__Estratto del testo__.
Relazione presentata al

Convegno a ricordo del Prof Italo Currado

Asti, sabato, 22 luglio 2006

Salone della Società Mutuo Soccorso “Fratellanza Militari in Congedo”, Via Bonzanigo 46, h 9,00-13,00
 

Ito De Rolandis

 

Le nostre famiglie si conoscevano da sempre, ma il padre di Lillo, il professor Currado ebbe la ventura di “ascultare” la mia schiena una sola volta, nella primavera del 1944, quando, tornando in bicicletta dai miei cugini di Villanova, finii nel bel mezzo di un gelido temporale. Due giorni dopo, il 10 aprile, mi venne un febbrone e Carlo Currado, che stava a Portacomaro, giunse a Castell’Alfero. Lillo lo conobbi in via Roero, alle scuole medie presiedute dal professor Lovisone. Entrambi avevamo avuto qualche dissapore da liesòn con la terribile professoressa di francese Odero Zanne; mai cognome fu meglio coniato per sottolineare la severità di quella brava insegnante. Lillo stava dalle parti di corso Dante, io a San Pietro, da mia nonna Balma. Ci si trovava lungo corso Alfieri, davanti alle vetrine di Caldi o di Gaggia, o mentre infilavamo monetine nel “Novecento”, distributore automatico di dolciumi. “Automatico” mica tanto, sapevamo benissimo che le confezioni venivano smistate dalla “Silvana”, il cui volto passò alla storia come la misteriosa “Velata” di San Pietro in Vincoli.

__Dati memorizzati__.

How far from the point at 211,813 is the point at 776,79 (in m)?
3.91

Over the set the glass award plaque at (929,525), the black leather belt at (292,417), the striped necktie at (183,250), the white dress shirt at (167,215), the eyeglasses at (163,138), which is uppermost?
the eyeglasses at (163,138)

__Obiettivo dell'esercizio__. Nell'estratto del testo si legge la frase «Lillo lo conobbi in via Roero, alle scuole medie presiedute dal professor Lovisone.» Traducila in inglese.

__Risultato__. I met Lillo on Via Roero, at the middle school headed by Professor Lovisone.